Thanks for the clarification.

>> The latter is what we call a reverse proxy or gateway.  For that to work, the "proxy" needs to hold a certificate and keys that are valid for the identified authority.  The proxy can usually only operate for a single authority for each connection (RFC 7540 covers the exceptions to this).  It can use the TLS server_name extension and HTTP Host header field to demultiplex requests for multiple names if it is authoritative for more than one.  Each name typically needs a separate connection.

[Sridhar] Reverse proxies to terminate TLS can be deployed when the proxy is in the same trust domain as the origin server since the reverse proxy can be configured to expose the API endpoint towards the clients and masks the presence of backend servers. . But in 3GPP the HTTP API call is like below

HTTP Client in Network A (PLMN A) --> SEPP of PLMN A [ Trust Boundary crossed here] --> SEPP of PLMN B --> HTTP server in Network B (PLMN B)
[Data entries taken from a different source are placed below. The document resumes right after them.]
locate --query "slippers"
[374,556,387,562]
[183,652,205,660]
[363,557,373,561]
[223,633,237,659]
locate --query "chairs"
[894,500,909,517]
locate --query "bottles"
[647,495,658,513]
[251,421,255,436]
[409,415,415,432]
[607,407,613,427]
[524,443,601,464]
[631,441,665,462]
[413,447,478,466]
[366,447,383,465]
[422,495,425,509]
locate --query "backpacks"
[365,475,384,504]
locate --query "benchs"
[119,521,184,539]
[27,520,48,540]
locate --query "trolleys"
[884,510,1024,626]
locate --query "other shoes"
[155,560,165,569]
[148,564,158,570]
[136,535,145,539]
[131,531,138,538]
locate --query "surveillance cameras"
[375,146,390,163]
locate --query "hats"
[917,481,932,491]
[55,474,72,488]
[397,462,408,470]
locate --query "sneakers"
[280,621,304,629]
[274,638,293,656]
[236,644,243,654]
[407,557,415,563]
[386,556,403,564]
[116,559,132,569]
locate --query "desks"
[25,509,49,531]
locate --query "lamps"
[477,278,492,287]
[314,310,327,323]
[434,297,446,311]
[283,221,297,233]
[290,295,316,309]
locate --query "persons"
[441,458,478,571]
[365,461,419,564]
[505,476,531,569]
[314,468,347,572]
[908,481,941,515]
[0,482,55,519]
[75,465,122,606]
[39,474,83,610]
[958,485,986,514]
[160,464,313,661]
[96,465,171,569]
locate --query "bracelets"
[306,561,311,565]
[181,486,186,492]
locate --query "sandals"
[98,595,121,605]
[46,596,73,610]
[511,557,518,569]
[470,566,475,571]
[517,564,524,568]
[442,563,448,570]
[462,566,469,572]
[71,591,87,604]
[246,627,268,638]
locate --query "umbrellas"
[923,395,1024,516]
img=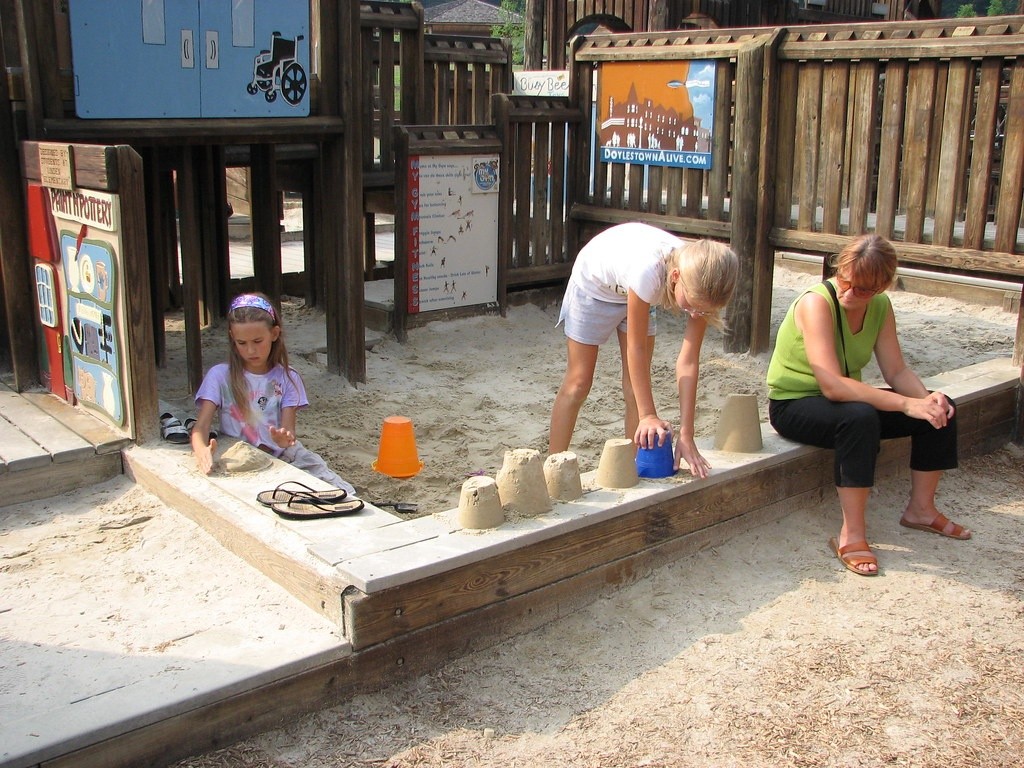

So here the client's transport connection (TLS or QUIC) terminates at SEPP of PLMN A which acts as forward proxy. So for a https:// scheme URI, the client has to trust the SEPP A as a certificate authority if it acts as a bump in TLS and provides a certificate on behalf of the HTTP origin server.

I think the back to back user agent type proxy may not exactly fit here due to involvement of multiple proxies (SEPP A, SEPP B).